Der Täter zerstört das Handy, aber nicht das Festnetztelefon

Die Bäckerin starrt auf das Messer. Und sieht keine andere Möglichkeit, als den Schlüssel aus dem Abtropfbehälter der Kaffeemaschine zu holen und den Tresor aufzuschließen. Dort bewahrt sie die Einnahmen von zwei Tagen und Wechselgeld in einer Schatulle auf - insgesamt etwa 3100 Euro, eingewickelt in eine Brötchentüte. Später wird sie sich ärgern. Hätte sie das Geld doch abends zur Bank gebracht. Doch in diesem Augenblick kann sie keine klaren Gedanken fassen.

Der Einbrecher packt die Tüte mit dem Geld in eine alte Tasche, die noch von der Vorbesitzerin der Bäckerei in einem Schrank liegt. Dann will er das Mobiltelefon der Bäckerin haben. Er legt es auf den Tresor, und sticht mit dem Messer darauf ein, um es zu zerstören. Sie soll keine Hilfe rufen können. Als er mit dem Ergebnis nicht zufrieden ist, hält er das Handy in einem Waschbecken unter den Wasserhahn.

Dann fordert der Mann die Frau auf, im Badezimmer zu warten. Irgendwann merkt sie, dass er geflohen ist. Sie ruft ihren Freund und die Polizei an. Das Festnetztelefon hatte der Einbrecher nicht zerstört.

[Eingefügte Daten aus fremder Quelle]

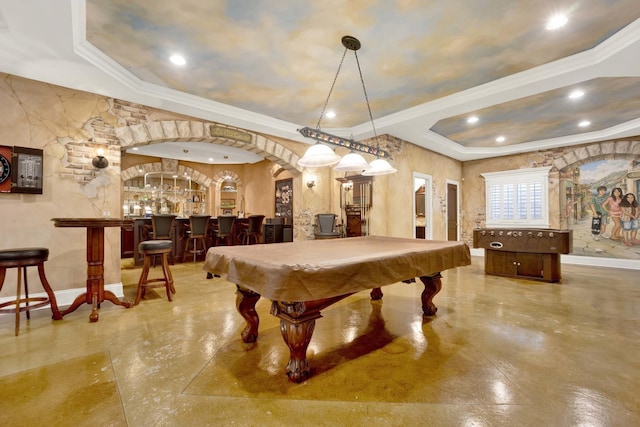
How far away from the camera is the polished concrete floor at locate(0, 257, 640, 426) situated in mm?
1547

Der Täter wird schnell gefasst. Eine Videokamera in der Bäckerei hat den ganzen Überfall aufgezeichnet, Leugnen ist also zwecklos. Der Einbrecher ist den Behörden seit Jahren bekannt und legt ein vollständiges Geständnis ab. Die junge Frau leidet bis heute unter dem Überfall.